Usually at Odd News, we like to riff on mainstream news events, but starting Monday, we began seeing one pop up that didn’t pass the smell test.
Multiple stories appeared in the news cycle claiming that the USS Gerald Ford’s shitters were broken; however, none were recent reports from reputable news outlets. Except one. And it wasn’t even the focus of that article.
Here’s what actually happened and how this story escaped into the wild again.
Stop the Slop! (MC1 Nathan T. Beard/Navy)
In mid-January, NPR’s Steve Walsh published a genuine investigative piece about chronic failures in the Ford’s Vacuum Collection, Holding, and Transfer system. This would be the vacuum-powered sewage network borrowed, with what now appears to be excess optimism, from the cruise ship industry. Walsh obtained internal Navy emails documenting 205 breakdowns in four days, maintenance techs working 19-hour shifts, and an engineering department that had fished everything from T-shirts to a four-foot piece of rope out of the pipes. The NPR story was real, well-sourced, and described a legitimate design flaw that the Government Accountability Office had flagged in 2020, six years before most of the internet discovered it existed.
Navy Times followed up a week later with an official Navy response confirming the problems were chronic but manageable, averaging about one maintenance call per day. Which is a toilet-breakdown rate your local high school or dive-bar could only dream of.
Then on February 21, the Wall Street Journal published “Missed Funerals and Blocked Toilets,” a 3,000-word piece about the toll of the Ford’s extended deployment on sailor morale. Sailors have missed their kids’ birthdays. A sailor missed his great-grandfather’s death. A sailor is thinking about leaving the Navy because she hasn’t seen her toddler in eight months. It was a serious piece about the real human cost.
The WSJ article mentioned the plumbing situation around paragraph 20, and cited the January NPR report as context (which means nothing new happened). The WSJ also noted a detail that would prove inconvenient for the next 72 hours of internet coverage had anyone actually read the whole goddamn article: the sewage system’s performance had actually improved. One sailor’s father told the Journal his son said the problem was under control. The most grievous recent plumbing incident was that someone had thrown garbage in a toilet on the lowest deck. Not exactly the Poseidon Adventure.

*Supplied data*:
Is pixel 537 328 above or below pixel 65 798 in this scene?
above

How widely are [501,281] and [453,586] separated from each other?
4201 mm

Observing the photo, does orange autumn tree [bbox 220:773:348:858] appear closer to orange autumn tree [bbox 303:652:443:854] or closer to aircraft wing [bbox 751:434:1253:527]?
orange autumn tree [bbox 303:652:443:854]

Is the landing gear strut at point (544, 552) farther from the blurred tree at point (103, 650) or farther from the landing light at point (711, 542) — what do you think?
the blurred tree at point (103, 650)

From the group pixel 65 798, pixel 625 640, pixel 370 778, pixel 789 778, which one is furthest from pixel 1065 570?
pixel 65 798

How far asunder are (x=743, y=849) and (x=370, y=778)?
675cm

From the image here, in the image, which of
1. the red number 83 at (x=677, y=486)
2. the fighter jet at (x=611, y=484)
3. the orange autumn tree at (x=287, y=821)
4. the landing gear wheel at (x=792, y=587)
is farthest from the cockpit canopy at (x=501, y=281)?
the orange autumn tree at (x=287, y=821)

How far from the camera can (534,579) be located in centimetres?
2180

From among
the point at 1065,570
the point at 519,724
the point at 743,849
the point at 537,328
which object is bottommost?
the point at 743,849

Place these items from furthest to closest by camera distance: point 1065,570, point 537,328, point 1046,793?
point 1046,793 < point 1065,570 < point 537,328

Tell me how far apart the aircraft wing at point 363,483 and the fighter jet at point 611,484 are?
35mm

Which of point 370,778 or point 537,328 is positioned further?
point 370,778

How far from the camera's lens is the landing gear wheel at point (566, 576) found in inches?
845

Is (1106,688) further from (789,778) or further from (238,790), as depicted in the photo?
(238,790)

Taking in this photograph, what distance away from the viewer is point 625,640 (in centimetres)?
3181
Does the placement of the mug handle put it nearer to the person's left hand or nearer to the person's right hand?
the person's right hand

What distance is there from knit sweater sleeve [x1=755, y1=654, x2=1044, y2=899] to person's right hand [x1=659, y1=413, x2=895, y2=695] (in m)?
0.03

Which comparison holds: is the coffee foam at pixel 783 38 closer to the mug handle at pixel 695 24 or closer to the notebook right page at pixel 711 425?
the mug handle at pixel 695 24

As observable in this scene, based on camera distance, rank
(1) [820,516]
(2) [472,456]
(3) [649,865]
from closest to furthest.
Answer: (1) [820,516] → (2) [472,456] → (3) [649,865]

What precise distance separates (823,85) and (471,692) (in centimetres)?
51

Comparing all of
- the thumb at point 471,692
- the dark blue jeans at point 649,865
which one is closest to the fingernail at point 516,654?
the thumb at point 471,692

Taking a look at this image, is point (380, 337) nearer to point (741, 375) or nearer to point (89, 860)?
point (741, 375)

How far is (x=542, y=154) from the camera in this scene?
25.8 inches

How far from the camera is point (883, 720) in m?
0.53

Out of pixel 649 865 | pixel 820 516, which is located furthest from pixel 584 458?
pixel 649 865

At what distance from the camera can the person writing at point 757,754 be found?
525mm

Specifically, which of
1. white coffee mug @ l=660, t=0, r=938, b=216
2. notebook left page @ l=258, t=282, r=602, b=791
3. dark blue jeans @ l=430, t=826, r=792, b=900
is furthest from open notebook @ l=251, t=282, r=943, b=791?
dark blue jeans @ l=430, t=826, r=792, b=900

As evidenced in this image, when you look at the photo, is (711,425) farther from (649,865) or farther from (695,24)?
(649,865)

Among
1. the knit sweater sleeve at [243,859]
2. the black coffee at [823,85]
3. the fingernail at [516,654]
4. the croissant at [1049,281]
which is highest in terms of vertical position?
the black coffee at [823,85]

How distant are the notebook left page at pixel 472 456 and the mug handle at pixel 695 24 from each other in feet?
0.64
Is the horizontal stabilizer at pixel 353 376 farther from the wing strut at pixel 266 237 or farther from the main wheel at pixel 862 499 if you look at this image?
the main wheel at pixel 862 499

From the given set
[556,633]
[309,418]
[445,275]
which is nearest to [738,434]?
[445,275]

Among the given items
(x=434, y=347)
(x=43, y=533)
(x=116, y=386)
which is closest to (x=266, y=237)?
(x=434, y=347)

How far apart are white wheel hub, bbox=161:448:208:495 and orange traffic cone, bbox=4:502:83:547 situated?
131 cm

*What is asked*:
1. In the Odd News article, how many breakdowns in four days did the internal Navy emails obtained by NPR document?
2. Reproduce a passage of the Odd News article verbatim, beginning with the words "Multiple stories appeared" and stopping after the words "the wild again.".
Rely solely on the Odd News article when answering.

*Correct answers*:
1. 205 breakdowns in four days.

2.
Multiple stories appeared in the news cycle claiming that the USS Gerald Ford’s shitters were broken; however, none were recent reports from reputable news outlets. Except one. And it wasn’t even the focus of that article.
Here’s what actually happened and how this story escaped into the wild again.